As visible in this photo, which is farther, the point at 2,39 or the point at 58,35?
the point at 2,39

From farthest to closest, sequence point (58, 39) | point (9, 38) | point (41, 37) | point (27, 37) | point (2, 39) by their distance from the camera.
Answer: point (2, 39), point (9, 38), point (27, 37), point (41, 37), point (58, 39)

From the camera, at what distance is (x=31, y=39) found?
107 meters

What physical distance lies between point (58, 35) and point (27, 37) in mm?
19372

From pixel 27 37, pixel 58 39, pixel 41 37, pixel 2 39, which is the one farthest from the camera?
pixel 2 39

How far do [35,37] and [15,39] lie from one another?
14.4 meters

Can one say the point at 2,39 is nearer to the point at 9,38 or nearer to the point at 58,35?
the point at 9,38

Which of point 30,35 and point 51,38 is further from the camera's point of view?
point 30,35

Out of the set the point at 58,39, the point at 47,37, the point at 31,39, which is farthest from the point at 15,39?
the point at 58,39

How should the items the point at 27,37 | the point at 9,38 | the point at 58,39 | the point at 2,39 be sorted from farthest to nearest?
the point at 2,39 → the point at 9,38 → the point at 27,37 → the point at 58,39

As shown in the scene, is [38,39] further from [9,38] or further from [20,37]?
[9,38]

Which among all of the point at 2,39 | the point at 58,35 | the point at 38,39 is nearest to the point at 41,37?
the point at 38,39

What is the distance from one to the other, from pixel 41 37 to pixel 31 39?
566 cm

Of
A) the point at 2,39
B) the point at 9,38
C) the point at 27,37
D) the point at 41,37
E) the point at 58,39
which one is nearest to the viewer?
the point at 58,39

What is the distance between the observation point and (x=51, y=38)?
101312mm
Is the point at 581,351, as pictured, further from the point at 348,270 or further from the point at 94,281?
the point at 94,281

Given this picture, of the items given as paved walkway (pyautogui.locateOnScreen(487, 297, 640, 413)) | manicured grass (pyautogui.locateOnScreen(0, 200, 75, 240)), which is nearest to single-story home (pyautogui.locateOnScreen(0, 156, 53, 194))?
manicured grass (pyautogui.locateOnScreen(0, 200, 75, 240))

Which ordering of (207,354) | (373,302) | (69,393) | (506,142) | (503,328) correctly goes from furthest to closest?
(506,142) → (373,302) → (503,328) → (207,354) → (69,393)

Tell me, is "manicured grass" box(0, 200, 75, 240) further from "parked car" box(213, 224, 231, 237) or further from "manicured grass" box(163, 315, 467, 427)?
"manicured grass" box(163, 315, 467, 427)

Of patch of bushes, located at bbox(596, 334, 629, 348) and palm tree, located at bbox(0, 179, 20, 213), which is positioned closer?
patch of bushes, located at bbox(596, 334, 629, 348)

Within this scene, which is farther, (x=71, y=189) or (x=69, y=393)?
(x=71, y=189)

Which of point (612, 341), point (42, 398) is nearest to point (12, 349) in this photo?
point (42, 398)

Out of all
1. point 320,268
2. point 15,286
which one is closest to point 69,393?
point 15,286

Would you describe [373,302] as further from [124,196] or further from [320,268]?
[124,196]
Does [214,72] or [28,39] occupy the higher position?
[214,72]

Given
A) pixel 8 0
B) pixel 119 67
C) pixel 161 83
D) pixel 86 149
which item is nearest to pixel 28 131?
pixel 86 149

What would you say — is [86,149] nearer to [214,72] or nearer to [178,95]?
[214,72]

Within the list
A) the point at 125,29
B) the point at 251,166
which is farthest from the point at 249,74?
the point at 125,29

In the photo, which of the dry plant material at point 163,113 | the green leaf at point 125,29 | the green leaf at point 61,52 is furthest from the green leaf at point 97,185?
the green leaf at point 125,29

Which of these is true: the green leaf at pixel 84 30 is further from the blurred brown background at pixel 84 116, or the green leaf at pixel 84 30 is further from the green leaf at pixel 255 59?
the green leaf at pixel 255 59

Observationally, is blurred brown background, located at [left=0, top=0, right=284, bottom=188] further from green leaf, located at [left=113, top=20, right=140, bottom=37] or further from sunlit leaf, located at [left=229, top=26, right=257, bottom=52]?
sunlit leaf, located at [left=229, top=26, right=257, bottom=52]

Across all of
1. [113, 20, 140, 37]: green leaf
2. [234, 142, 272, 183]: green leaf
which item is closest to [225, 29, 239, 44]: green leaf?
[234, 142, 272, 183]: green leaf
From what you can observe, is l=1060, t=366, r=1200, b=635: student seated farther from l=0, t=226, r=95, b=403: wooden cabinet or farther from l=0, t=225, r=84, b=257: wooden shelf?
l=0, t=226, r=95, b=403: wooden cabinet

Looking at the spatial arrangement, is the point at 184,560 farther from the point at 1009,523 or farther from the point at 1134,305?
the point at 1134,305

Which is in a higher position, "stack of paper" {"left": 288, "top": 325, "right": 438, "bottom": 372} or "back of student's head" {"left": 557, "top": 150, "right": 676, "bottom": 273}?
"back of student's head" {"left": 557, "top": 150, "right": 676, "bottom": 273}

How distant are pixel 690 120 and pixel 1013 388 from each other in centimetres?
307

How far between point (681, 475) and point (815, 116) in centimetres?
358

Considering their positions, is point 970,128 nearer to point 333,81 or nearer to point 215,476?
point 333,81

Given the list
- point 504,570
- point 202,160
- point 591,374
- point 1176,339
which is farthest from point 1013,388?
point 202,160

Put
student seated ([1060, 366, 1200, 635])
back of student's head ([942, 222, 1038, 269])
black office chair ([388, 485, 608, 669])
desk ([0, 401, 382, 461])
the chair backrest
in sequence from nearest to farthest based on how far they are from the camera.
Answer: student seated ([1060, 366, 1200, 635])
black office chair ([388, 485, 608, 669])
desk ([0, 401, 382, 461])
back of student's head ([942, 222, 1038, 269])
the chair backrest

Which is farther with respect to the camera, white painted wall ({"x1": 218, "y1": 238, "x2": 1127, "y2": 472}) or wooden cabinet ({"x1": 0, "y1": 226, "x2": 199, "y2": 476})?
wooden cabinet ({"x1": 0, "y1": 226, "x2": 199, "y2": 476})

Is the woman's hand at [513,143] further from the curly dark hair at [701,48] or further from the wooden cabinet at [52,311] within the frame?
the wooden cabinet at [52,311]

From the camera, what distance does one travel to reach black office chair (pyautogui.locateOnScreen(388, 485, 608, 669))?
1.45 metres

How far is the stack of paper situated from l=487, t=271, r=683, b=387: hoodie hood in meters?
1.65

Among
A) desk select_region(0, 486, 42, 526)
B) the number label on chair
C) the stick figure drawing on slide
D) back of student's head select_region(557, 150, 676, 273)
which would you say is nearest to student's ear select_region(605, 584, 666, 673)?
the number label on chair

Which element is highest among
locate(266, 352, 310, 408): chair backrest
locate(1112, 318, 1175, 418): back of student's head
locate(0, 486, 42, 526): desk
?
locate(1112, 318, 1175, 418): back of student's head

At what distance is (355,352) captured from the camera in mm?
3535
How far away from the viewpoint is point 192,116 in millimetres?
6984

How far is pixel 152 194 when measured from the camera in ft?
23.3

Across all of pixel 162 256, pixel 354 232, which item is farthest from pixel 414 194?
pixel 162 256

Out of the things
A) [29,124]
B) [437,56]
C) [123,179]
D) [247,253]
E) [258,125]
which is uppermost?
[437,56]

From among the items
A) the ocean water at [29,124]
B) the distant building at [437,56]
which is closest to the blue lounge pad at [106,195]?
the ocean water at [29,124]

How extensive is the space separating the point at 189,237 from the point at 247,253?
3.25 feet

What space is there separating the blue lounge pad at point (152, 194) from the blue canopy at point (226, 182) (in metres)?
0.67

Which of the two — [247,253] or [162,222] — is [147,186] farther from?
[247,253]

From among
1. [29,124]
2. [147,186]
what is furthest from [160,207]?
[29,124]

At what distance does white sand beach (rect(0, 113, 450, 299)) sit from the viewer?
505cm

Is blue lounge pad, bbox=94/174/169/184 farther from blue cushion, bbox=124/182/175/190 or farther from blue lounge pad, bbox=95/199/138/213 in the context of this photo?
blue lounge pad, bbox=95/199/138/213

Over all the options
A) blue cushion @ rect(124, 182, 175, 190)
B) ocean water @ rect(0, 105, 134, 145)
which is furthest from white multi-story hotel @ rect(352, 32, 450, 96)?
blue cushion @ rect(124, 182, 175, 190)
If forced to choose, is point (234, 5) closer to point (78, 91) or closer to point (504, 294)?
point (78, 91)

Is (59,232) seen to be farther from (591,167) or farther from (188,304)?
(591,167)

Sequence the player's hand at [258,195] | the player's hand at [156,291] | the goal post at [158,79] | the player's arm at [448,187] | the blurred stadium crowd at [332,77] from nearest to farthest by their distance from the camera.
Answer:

□ □ □ □ □ □ □

Given task:
Write out the rows above without any changes. Begin at the line that has "What space is" and go on through the very last row.

Completed exercise:
What space is there separating the blue lounge pad at point (152, 194) from the blue canopy at point (226, 182) (in metres)?
0.67

Which of the two — [247,253] or [162,222] — is [147,186] farther from?
[247,253]

From among
1. [29,124]
2. [147,186]
what is furthest from [160,207]?
[29,124]

At what distance does white sand beach (rect(0, 113, 450, 299)) sit from the viewer?
505cm

Is blue lounge pad, bbox=94/174/169/184 farther from blue cushion, bbox=124/182/175/190 or farther from blue lounge pad, bbox=95/199/138/213 in the context of this photo?
blue lounge pad, bbox=95/199/138/213

Over all the options
A) blue cushion @ rect(124, 182, 175, 190)
B) ocean water @ rect(0, 105, 134, 145)
which is furthest from white multi-story hotel @ rect(352, 32, 450, 96)?
blue cushion @ rect(124, 182, 175, 190)
If forced to choose, is point (234, 5) closer to point (78, 91) or closer to point (504, 294)?
point (78, 91)

Is (59,232) seen to be farther from (591,167) or farther from (188,304)?
(591,167)

Sequence the player's hand at [258,195] | the player's hand at [156,291] | the goal post at [158,79] | the player's arm at [448,187] | the blurred stadium crowd at [332,77] from nearest to farthest by their distance from the camera.
Answer:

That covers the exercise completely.